EL GUAPO, Fake French (Dischord, 2003)

Dopo più di un decennio sembra finalmente che la scena musicale sia pronta per uscire dal cono d’ombra che fu creato con perizia dal cosiddetto post-rock: in quel calderone critico furono spedite tutte – o quasi – le migliori intuizioni del decennio creando una coperta di confusione difficile da sollevare, e di fatto soffocando le band che venivano accomunate al genere.

In questi ultimi due anni si è però iniziata a farsi intravedere una controtendenza la quale, abbandonati i manierismi e le velleità intellettuali della parte più marcia del post-rock, si rifà alla new wave, con grande attenzione per gruppi storici quali i Pere Ubu, i Wire e, nel versante “sintetico”, i Devo. In questo gruppo di nomi spiccano gli El Guapo.

Il loro esordio su Dischord risale all’anno scorso, quando diedero alle stampe “Super/System”, folle concentrato di esperienza new wave, schizzi elettronici, frammenti rumorosi e attitudini indie rock (vista la casa di produzione viene facile tirar fuori il nome dei Fugazi di Guy Picciotto, ma in fondo al loro suono si sentono riferimenti anche ai Nation of Ulysses), destinato a passare sotto silenzio nei rari casi in cui non è stato pubblicamente – e scioccamente – dileggiato.

Questo “Fake French” dimostra fin dall’attacco di “Glass House” di voler perseguire strade lievemente diverse: un tappeto elettronico ossessivo segue un tempo da marcetta militare mentre le voci si rincorrono, anticipate da coretti in falsetto.
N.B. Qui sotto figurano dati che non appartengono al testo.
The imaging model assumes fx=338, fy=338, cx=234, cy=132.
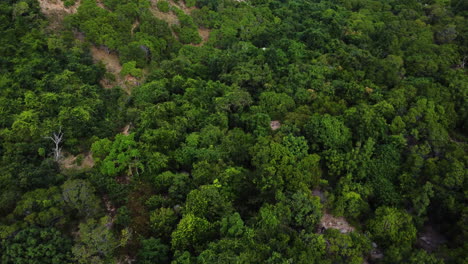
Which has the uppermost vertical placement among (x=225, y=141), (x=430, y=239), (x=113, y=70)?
(x=225, y=141)

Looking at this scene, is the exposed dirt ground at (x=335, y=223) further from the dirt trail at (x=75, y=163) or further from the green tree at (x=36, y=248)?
the dirt trail at (x=75, y=163)

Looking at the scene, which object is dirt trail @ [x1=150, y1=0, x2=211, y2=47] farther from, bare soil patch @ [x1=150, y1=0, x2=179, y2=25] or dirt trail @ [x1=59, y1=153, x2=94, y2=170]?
dirt trail @ [x1=59, y1=153, x2=94, y2=170]

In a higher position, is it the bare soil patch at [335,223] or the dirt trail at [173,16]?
the dirt trail at [173,16]

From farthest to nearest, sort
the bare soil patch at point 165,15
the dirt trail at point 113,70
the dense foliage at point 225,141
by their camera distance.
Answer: the bare soil patch at point 165,15, the dirt trail at point 113,70, the dense foliage at point 225,141

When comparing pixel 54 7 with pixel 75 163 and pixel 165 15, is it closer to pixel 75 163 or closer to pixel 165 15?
pixel 165 15

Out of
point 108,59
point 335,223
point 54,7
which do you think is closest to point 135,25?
point 108,59

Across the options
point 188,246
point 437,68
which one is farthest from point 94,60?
point 437,68

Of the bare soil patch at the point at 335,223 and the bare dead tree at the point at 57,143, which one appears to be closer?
the bare soil patch at the point at 335,223

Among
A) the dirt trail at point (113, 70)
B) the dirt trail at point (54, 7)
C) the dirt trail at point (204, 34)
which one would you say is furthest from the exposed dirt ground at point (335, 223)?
the dirt trail at point (54, 7)

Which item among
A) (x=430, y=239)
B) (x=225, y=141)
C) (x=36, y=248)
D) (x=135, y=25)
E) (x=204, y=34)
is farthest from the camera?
(x=204, y=34)

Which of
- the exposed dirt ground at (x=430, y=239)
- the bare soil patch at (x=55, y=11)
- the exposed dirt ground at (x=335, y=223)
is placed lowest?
the exposed dirt ground at (x=335, y=223)
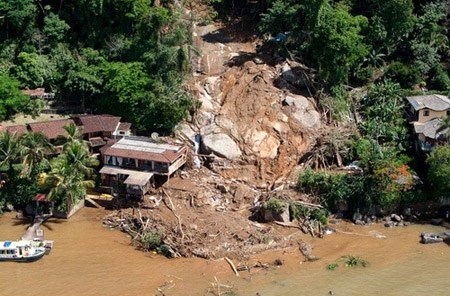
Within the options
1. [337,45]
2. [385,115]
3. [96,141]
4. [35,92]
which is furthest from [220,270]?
[35,92]

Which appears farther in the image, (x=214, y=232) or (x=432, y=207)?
(x=432, y=207)

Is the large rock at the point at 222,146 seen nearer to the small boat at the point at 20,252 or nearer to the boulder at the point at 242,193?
the boulder at the point at 242,193

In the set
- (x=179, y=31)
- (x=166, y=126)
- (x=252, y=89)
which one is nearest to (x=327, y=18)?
(x=252, y=89)

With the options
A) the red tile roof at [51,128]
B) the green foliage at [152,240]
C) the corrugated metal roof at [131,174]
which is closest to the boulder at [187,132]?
the corrugated metal roof at [131,174]

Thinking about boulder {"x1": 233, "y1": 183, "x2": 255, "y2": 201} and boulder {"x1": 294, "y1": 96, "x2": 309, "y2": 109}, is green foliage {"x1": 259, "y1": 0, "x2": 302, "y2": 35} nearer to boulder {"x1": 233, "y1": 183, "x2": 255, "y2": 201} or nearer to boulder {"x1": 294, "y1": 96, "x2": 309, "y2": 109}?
boulder {"x1": 294, "y1": 96, "x2": 309, "y2": 109}

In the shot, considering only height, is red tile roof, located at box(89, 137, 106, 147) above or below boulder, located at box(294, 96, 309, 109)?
below

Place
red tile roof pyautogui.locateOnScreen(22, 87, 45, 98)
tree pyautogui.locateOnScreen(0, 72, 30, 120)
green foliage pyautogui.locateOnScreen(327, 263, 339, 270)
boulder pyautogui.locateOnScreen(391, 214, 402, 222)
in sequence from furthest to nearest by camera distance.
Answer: red tile roof pyautogui.locateOnScreen(22, 87, 45, 98) → tree pyautogui.locateOnScreen(0, 72, 30, 120) → boulder pyautogui.locateOnScreen(391, 214, 402, 222) → green foliage pyautogui.locateOnScreen(327, 263, 339, 270)

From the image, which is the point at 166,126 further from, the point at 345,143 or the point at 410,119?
the point at 410,119

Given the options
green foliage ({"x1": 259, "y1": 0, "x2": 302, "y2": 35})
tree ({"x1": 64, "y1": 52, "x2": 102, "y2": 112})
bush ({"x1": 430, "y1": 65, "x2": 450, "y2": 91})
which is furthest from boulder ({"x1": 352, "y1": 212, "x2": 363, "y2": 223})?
tree ({"x1": 64, "y1": 52, "x2": 102, "y2": 112})
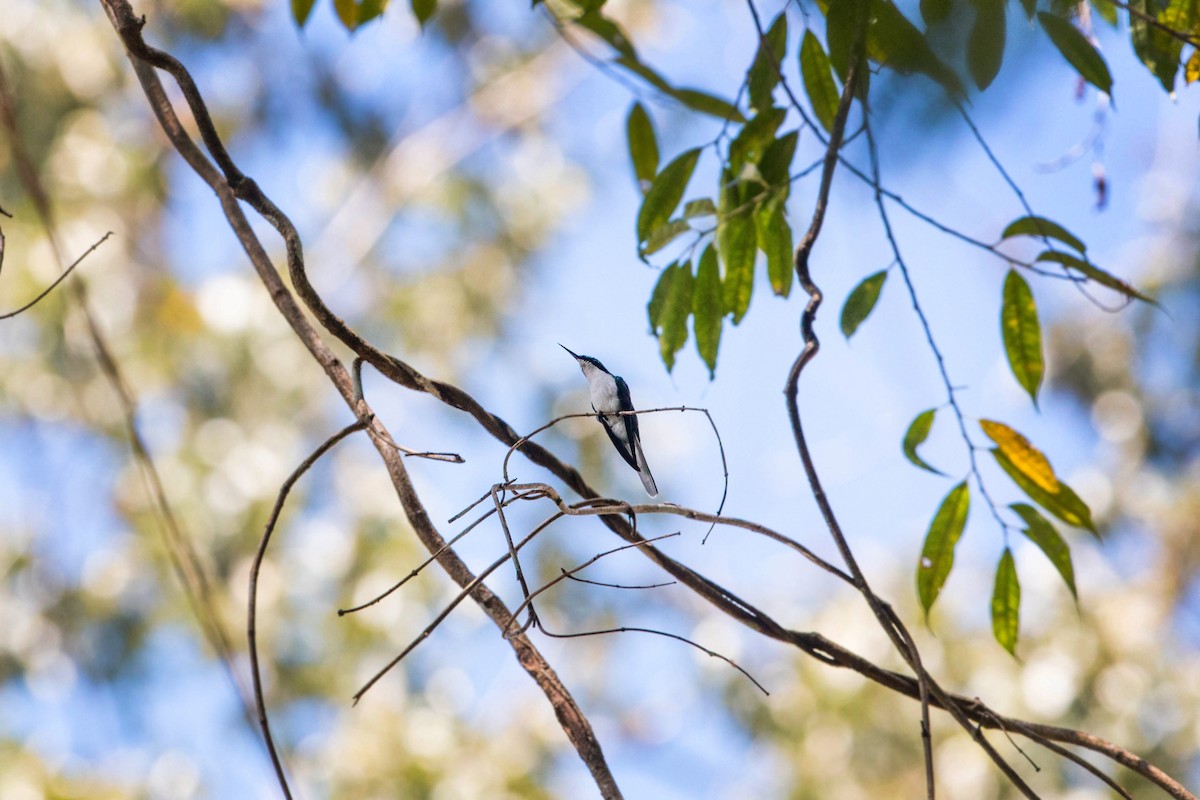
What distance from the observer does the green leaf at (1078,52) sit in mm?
1490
Nel bridge si percepisce chiaramente l’idea base dell’album: far rivivere atmosfere in perfetto stile synth-pop e farle interagire con spaccati di indie rock. Tutto questo discorso è amplificato nello splendido incedere di “Just don’t Know”, creatura che sembra partorita da un incrocio tra gli Human League e Giorgio Moroder, e nella ballata tecnologica “Space Tourist”.
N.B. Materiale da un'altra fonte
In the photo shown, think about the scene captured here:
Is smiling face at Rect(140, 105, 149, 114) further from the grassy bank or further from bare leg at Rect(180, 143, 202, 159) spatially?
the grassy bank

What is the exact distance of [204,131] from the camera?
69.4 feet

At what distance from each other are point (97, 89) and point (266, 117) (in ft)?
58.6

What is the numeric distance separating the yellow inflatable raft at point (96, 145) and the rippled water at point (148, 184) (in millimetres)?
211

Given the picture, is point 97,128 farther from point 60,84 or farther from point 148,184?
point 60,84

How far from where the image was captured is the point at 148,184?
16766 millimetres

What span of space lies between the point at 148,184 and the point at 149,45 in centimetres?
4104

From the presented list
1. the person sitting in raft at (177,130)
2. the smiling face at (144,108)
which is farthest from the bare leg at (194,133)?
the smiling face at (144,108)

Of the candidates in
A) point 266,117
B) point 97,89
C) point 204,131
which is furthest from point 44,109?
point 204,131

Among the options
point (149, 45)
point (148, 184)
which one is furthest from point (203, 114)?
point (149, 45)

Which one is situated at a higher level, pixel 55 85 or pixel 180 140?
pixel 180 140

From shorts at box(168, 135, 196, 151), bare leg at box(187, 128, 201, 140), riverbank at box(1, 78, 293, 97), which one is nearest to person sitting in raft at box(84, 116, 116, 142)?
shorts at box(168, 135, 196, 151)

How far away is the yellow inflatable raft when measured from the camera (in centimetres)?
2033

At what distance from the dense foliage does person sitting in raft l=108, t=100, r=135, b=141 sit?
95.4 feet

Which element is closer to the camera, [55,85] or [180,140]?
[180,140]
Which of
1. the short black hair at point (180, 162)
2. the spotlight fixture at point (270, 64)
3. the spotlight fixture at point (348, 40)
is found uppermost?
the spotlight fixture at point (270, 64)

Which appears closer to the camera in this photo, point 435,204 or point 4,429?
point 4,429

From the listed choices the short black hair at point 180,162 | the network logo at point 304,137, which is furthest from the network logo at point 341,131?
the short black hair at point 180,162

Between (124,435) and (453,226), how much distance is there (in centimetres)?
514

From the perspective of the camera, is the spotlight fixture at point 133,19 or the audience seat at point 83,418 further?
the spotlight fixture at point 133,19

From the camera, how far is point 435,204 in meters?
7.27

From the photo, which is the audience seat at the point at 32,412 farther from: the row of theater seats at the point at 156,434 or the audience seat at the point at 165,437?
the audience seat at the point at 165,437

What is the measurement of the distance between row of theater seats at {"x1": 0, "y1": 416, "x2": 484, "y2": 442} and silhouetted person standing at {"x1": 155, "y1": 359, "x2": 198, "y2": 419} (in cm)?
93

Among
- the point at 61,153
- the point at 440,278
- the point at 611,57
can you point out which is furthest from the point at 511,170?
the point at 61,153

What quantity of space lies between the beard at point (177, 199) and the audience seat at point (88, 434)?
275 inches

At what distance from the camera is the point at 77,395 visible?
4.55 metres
Questa ricerca mnemonica verso gli anni ’80 fa accomunare gli El Guapo ai Trans Am di Sebastian Thompson, che nel loro ultimo “TA” hanno intrapreso una sorta di viaggio nel tempo, immergendosi nella musica plastificata di vent’anni fa. Eppure questo non è perfettamente esatto per quanto riguarda l’esperienza degli El Guapo: non si tratta infatti di un semplice avvicinamento ad una stagione musicale irrimediabilmente perduta, ma di una fusione fra quelle sonorità e la tipica tendenza avanguardista della band. Solo così si può comprendere appieno un brano come “Justin Destroyer”, duetto vocale su toni completamente sfalsati trascinato via da un synth spaziale e da una batteria monotematica.
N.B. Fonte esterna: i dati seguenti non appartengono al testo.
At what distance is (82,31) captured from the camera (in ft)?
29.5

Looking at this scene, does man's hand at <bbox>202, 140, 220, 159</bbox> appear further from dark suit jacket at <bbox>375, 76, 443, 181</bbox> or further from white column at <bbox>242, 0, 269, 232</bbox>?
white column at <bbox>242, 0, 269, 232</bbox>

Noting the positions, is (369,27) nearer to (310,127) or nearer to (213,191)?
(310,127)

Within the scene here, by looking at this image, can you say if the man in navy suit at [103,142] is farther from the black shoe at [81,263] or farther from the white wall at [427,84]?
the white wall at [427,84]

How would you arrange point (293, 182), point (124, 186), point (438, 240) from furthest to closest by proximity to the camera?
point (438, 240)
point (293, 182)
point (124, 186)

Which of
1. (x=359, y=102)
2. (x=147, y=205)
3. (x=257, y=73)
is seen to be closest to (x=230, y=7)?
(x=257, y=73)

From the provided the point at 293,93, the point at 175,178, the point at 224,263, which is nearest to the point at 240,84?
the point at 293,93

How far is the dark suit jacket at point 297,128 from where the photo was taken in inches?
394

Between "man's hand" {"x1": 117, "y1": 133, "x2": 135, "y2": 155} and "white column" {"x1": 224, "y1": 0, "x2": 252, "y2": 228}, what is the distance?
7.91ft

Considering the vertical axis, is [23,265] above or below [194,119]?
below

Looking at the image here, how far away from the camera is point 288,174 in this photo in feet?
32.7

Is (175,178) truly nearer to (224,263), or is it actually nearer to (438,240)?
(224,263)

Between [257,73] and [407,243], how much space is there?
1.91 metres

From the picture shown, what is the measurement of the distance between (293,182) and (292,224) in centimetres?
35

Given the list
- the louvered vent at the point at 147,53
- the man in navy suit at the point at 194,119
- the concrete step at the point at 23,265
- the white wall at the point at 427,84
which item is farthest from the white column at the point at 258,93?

Dagli scherzi che avevano fatto la fortuna di “Super/System” arrivano la stralunata “I don’t Care”, voci filtrate su un tema da vaudeville con la batteria a lavorare sui piatti con grande perizia fino a formare la figura surreale di un’orchestra in azione ad una festa campestre per soli robot, e la conclusiva “Hollywood Crew” dove si fanno largo pianoforte e fisarmonica mentre il cantato acquista una componente eterea, creando un delicato sottofondo sonoro che cozza con le reiterazioni ossessive della base ritmica. Arte del contrasto, dunque, evidenziata anche nella tempesta indie di “Ocean and Sky” e nell’elettronica minimale e angosciosa della title-track.

Un album ottimo, questo degli El Guapo, nel quale si può vedere la speranza di un futuro che eluda da acritiche riproposizioni di passati defunti e da “gruppi di secchioncelli con vibrafoni” (per citare una definizione che Sebastian Thompson mi diede durante un’intervista).